Assigned task 1 — In the call transcript, which bank is the first questioner calling from?
Assigned task 2 — Retype everything in the call transcript from "Thank you. Ladies" down to "line is open.".

Document text —
● ● ● ● ●
Thank you. Ladies and gentlemen, if you wish to ask a question, please press star one on your telephone keypad. Once again, please press star 1 if you have a question. There will be a brief pause while questions are being registered. The first question comes from the line of Michael Tindall calling from HSBC Turkey. Please go ahead. Your line is open.
Hi there, gentlemen. It's Mike Tindall from HSBC. A couple, if I may. Just the first one, seems like you had a very strong first half in a relative sense. And I'm just wondering about your sales engineers operating virtually. Is there a degree of pent up demand because they had access issues that we might see coming back as the world approaches something slightly like normal again? And then the second question is just around savings. Cost containment in the first half very strong. Can you give us a sense of how much of that was temporary that we may well see come back in the second half and affect that drop through in the second half? Thanks.
Okay, thank you, Mike. I'll answer the first one, and I'll let Kevin answer the second one. So, yes, we're pleased we had a strong first half relative to the circumstances, and we were pleased that we were able to continue serving our customers, our sales engineers, our service engineers. We're still able to remain in touch. mostly, as I said, through virtual means, digitally, but that did not stop us supporting the customers, and we believe that the big risk of not being able to support the customers was therefore overcome, and we're very pleased with that. It was a great test for our sales and service engineers in the field all over the world. Does that translate into pent-up demand? I don't think so. I think we've stayed in line with with the requirements of the customers as they've been reopening or, in some cases, on the front line, maintaining their operations. So I wouldn't anticipate any additional pent-up demand because we weren't able to service them in the first half. What we will see, of course, is as the economic activity recovers, we'll see more interest as we're able to more and more access The plants physically will see more of that self-generated growth coming through, but we don't think there's any material damage to the demand that could have come through in the first half. Kevin, you can take the second one.
● ● ● ● ●
Listed entries —
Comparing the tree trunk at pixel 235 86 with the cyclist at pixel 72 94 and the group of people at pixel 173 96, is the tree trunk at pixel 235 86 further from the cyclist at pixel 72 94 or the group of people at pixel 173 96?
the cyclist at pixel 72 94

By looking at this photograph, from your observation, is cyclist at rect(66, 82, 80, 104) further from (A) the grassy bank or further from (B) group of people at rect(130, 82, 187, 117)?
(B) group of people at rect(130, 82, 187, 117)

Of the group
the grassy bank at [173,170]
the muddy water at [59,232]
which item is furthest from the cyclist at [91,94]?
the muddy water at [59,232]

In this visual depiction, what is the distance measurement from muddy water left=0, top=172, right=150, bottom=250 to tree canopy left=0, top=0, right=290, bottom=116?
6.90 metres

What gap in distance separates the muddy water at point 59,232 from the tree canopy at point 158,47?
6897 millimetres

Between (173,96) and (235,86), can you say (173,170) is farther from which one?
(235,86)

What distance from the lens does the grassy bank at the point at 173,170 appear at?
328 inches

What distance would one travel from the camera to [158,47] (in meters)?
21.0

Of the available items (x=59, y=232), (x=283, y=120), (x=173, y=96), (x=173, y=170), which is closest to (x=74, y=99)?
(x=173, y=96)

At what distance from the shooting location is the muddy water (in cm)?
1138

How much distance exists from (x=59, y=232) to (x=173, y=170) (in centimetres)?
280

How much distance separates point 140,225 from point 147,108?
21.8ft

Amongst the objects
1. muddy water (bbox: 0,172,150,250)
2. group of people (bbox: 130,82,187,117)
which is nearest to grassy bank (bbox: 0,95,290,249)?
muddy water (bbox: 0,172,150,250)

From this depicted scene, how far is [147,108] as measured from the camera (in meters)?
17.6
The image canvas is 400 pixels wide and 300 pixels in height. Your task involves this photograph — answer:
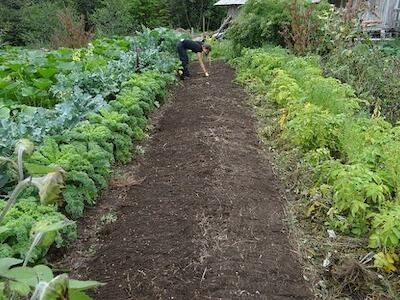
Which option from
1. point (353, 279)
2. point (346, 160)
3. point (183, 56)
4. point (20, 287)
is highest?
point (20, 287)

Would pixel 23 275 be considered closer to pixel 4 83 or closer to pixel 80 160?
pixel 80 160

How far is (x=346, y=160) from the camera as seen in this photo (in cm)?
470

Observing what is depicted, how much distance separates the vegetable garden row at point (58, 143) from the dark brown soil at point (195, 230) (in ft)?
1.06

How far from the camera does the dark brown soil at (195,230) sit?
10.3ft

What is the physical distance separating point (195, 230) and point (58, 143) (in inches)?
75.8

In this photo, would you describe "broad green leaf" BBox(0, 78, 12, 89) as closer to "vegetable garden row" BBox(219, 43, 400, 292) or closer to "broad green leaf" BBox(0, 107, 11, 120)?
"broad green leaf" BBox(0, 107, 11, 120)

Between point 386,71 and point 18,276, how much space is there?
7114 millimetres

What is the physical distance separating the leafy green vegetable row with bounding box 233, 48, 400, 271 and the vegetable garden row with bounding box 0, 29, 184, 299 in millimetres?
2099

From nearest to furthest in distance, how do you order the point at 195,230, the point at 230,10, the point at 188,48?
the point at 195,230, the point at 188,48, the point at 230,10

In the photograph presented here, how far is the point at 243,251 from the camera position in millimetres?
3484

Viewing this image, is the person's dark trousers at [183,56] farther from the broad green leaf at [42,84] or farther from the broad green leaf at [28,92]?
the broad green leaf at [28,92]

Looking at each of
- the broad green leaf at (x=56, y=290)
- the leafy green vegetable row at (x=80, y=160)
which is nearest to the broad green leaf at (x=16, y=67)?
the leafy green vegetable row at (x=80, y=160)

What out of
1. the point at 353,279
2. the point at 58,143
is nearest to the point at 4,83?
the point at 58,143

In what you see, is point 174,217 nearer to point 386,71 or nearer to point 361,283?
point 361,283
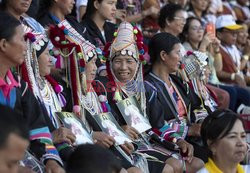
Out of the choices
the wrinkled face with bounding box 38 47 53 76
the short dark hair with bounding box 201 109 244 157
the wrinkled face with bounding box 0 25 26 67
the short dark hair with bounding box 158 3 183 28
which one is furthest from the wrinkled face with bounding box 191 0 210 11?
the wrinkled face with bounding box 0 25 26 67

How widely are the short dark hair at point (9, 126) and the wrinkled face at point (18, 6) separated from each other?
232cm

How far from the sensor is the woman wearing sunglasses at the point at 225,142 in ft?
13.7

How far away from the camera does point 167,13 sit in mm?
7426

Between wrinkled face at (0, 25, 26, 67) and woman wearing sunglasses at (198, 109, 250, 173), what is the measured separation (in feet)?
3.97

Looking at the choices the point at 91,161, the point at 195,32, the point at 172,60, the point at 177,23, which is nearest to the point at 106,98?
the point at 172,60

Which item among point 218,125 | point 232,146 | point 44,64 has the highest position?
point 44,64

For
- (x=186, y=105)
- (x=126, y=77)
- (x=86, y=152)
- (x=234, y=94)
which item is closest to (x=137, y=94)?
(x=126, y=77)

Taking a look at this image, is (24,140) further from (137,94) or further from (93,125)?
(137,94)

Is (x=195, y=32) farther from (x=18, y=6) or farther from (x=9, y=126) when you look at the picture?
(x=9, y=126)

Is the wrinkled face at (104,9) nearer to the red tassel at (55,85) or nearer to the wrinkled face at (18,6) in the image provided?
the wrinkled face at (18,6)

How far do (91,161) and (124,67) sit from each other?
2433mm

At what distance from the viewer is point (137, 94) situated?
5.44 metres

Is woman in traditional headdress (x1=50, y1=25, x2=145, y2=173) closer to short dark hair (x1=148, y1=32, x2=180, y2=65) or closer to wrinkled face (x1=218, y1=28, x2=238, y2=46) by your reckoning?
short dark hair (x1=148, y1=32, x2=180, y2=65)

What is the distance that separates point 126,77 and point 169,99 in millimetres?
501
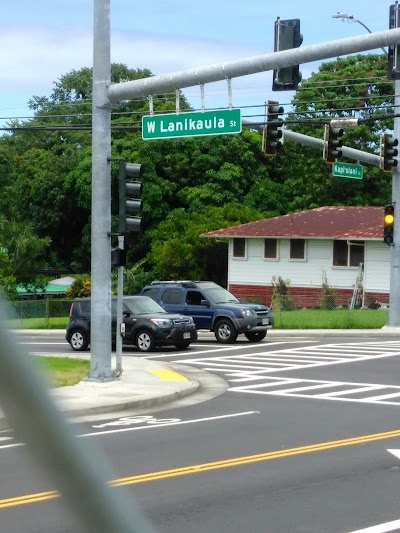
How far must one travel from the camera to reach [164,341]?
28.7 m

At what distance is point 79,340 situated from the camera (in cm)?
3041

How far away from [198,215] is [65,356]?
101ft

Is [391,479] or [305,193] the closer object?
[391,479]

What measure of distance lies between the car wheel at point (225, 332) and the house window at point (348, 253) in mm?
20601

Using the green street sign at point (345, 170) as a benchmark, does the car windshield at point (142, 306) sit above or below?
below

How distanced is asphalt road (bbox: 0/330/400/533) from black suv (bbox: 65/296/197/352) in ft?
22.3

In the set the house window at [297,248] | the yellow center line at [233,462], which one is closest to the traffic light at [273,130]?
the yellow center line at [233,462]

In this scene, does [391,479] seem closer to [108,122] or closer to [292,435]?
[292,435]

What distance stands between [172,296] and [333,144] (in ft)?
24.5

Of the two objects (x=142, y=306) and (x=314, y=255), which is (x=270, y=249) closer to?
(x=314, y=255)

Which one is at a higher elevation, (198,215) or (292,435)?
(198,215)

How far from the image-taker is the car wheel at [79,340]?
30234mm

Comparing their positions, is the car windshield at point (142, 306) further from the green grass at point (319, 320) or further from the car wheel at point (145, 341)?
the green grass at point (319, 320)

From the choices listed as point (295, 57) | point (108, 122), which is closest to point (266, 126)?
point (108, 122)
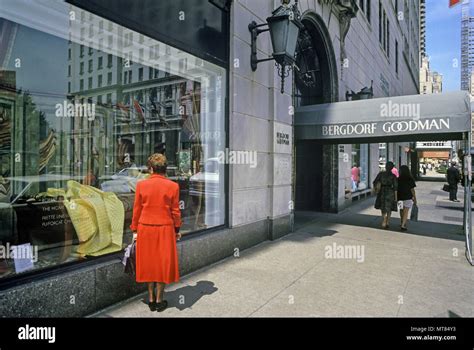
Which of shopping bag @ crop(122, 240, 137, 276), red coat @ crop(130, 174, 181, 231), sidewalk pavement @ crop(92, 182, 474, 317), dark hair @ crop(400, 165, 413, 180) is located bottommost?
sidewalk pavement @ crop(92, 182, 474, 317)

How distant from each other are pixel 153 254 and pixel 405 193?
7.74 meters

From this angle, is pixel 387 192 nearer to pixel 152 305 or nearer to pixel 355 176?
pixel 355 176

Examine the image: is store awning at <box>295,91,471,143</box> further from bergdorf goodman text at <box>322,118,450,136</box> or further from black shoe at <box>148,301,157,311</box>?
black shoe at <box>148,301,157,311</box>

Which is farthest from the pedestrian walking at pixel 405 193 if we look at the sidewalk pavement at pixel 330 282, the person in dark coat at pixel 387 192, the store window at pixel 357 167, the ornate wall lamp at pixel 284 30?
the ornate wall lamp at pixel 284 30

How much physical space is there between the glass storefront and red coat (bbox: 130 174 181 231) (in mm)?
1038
● ● ● ● ●
Exercise result 1 — HSBC Turkey

Exercise result 2 —
Thank you. Ladies and gentlemen, if you wish to ask a question, please press star one on your telephone keypad. Once again, please press star 1 if you have a question. There will be a brief pause while questions are being registered. The first question comes from the line of Michael Tindall calling from HSBC Turkey. Please go ahead. Your line is open.